Quoted text:
■ ■ ■ ■ ■ ■ ■

Experts say disabled children often become outcasts in Russia, are denied proper treatment and condemned to a miserable life in state institutions.

Of the 3,400 Russian children adopted by foreign families in 2011, 956 -- nearly a third -- were adopted by US parents, according to official figures. Eighty nine of those adopted by US parents were disabled children.

Senior ministers have also objected, saying it would end up hurting scores of orphans with disabilities, whom Russians are often reluctant to adopt.

Education Minister Dmitry Livanov condemned what he said was an "eye-for-an-eye" logic.

"Our children who could not find adoptive parents in Russia could be hurt," he said on Twitter earlier this week.
"There is a need to react firmly to any atrocities in relation to Russian boys and girls, but banning adoption as an institution is wrong, I believe," Foreign Minister Sergei Lavrov said in a statement.

Influential ex-finance minister Alexei Kudrin added on Twitter: "I am against the 'Dima Yakovlev law.'... Children have nothing to do with it."

Russian President Vladimir Putin, who plans to hold a major news conference on Thursday, has so far remained silent on the hugely controversial issue.

His spokesman however said the Duma's position was understandable.

"Such a tough emotional reaction of Russian parliament members is quite understandable," Dmitry Peskov told Russian television in remarks on Wednesday.

"It is the responsibility of the state, the responsibility of all the branches of the government to protect children from even the smallest danger."

"It goes without saying that the line of the executive branch of the government is more restrained," he added. But Putin "understood" the Duma's position, given the passage in the United States of the "Magnitsky Act," he said, referring to the US legislation.

Russian activists picketed the building of the State Duma ahead of the debate. Some held placards that read: "Deputies, you are worse than terrorists" and "Do not rob our children of a future."

Officers detained around 30 protesters, a police spokesman told AFP.

Last week, US President Barack Obama signed into law the so-called Magnitsky Act, which blacklists Russian officials allegedly implicated in the prison death of lawyer Sergei Magnitsky.

Magnitsky was being held in pre-trial detention on fraud charges when he died in 2009 of several untreated conditions.

Prior to his arrest he had claimed to have discovered a major tax fraud covered up by interior ministry officials and testified against them.

The Russian bill is also likely to ban US-financed non-government organisations. Putin said in his state-of-the-nation address that people who received US funding could not be politicians in Russia.

■ ■ ■ ■ ■ ■ ■

Collected material:

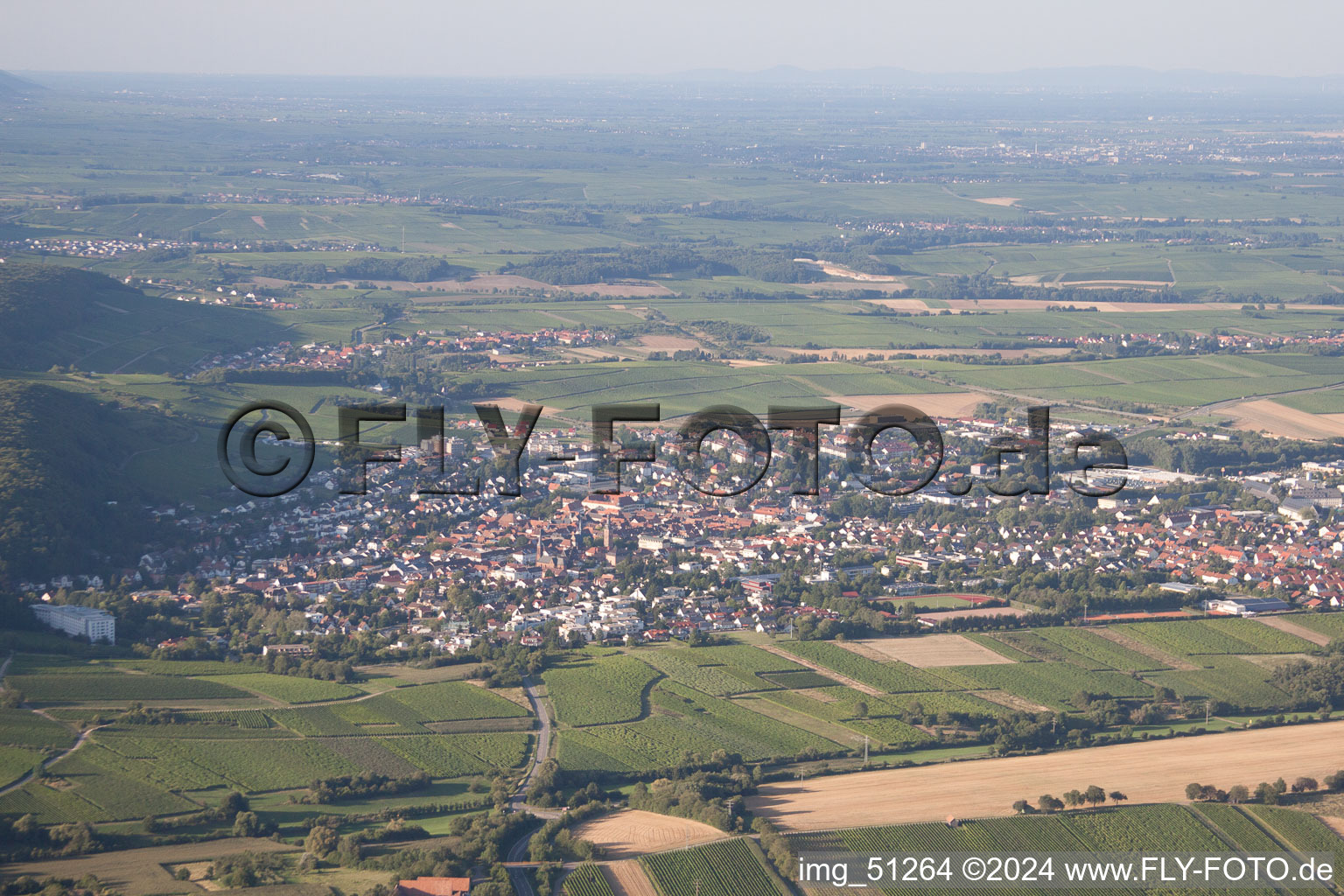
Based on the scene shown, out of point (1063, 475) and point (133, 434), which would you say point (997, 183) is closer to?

■ ■ ■ ■ ■ ■ ■

Task goal: In the Russian adoption article, rewrite the part starting at "Senior ministers have" and ending at "earlier this week.", changing "Senior ministers" to "Top officials".

The answer:
Top officials have also objected, saying it would end up hurting scores of orphans with disabilities, whom Russians are often reluctant to adopt.

Education Minister Dmitry Livanov condemned what he said was an "eye-for-an-eye" logic.

"Our children who could not find adoptive parents in Russia could be hurt," he said on Twitter earlier this week.